The Chicago Mercantile Exchange (CBT) is likely to begin listing options contracts for Bitcoin futures. And the CBOE is very likely to follow suit. What impact will this have on the value of Bitcoin holdings around the world? And what impact on it’s use as a money transmission mechanism?
This Financial Times article* explains that an internationally accessible options market will create the first opportunity for betting against Bitcoin, other than unloading coins which were previously purchased. Some individuals feel that this could precipitate a crash in the Bitcoin exchange rate.

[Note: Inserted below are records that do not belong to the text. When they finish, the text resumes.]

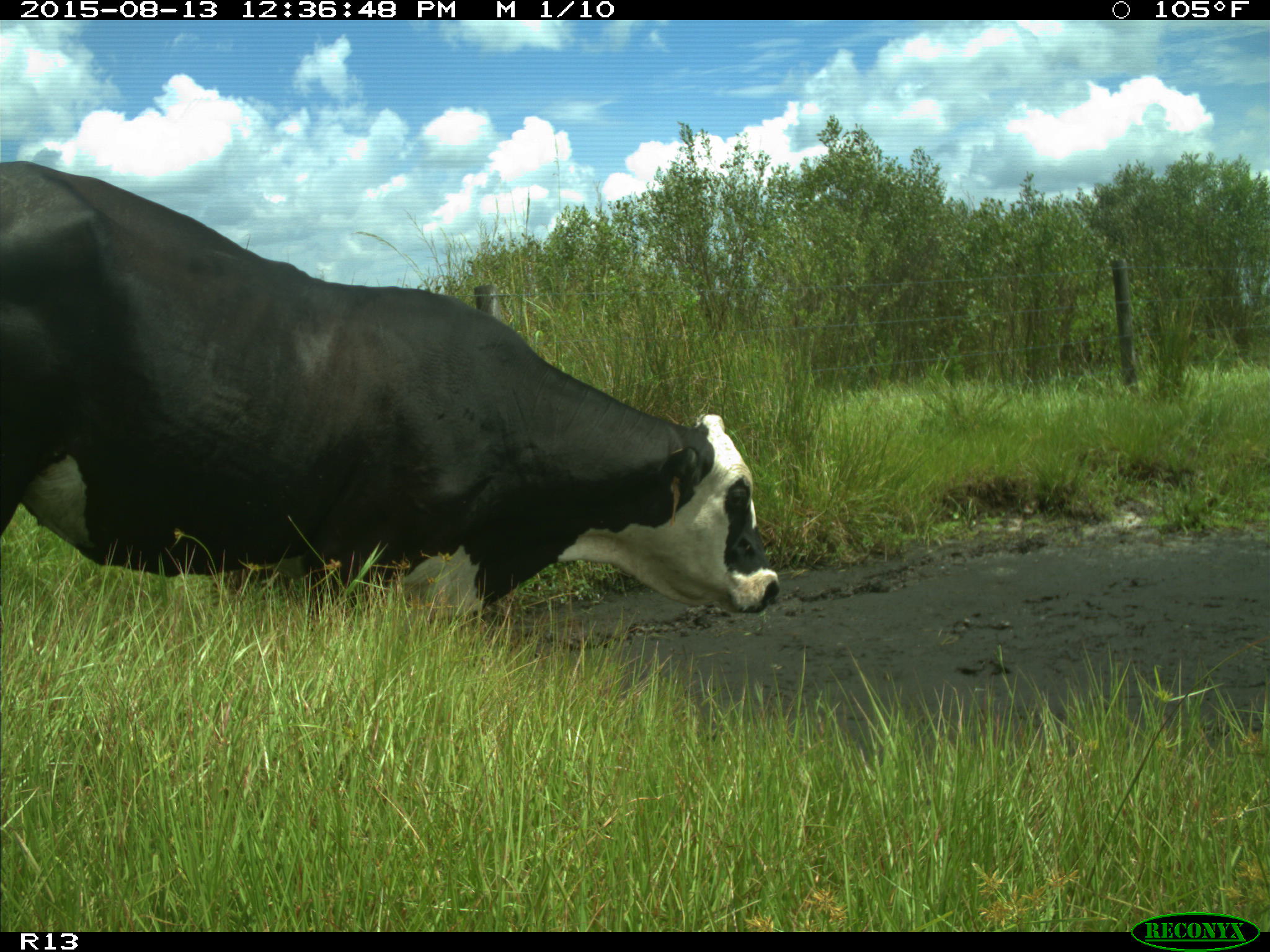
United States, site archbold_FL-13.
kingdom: Animalia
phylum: Chordata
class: Mammalia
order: Artiodactyla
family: Bovidae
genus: Bos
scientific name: Bos taurus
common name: domestic cow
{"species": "Bos taurus (domestic cow)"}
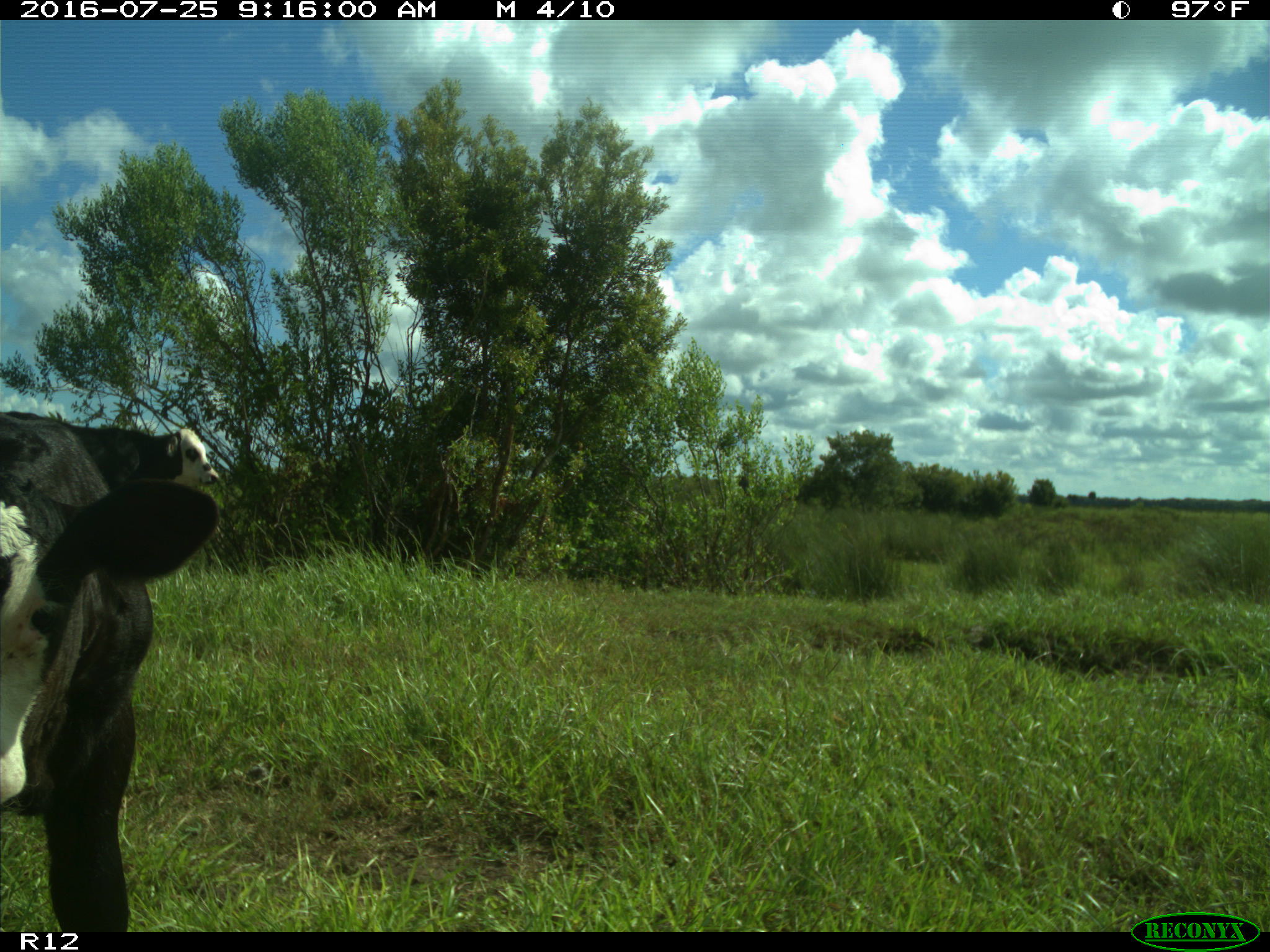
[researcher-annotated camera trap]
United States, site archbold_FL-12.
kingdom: Animalia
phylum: Chordata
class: Mammalia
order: Artiodactyla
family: Bovidae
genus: Bos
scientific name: Bos taurus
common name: domestic cow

I disagree. Buying “puts” or Selling “calls” against a commodity risks upward spikes, because individuals writing an uncovered option must make good on the contract buy buying it, even if the price has recently run up. This pushes the commodity even higher into the stratosphere—until the buyer unloads to realize his gains. This magnifies short term volatility (sometimes massively), but has no effect for long users or term buy-and-hold investors.

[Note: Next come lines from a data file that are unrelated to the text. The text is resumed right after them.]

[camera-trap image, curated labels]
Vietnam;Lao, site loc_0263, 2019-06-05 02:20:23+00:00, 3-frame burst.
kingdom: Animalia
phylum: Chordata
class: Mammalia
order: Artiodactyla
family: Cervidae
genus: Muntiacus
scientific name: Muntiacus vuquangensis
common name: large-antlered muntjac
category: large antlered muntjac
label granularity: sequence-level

Contrary to conventional wisdom, it also has no effect on the utilitarian value of Bitcoin as an instrument of debit, payment and settlement. Volatility has no real effect on payment users or long term investors. But adding sanctioned financial markets—even risky ones, like CBT options—adds demand to capped commodity. Like real estate, no one can make more Bitcoin. There will never be more than 21 million units. So, in this respect, the new market will push ever more early investors into millionaire territory.
* Disclosure: I had no role in this article, and I do not know the author. But The Financial Times was a sponsor for my keynote presentation to the Cryptocurrency Expo in Dubai 3 weeks ago (End of October 2017).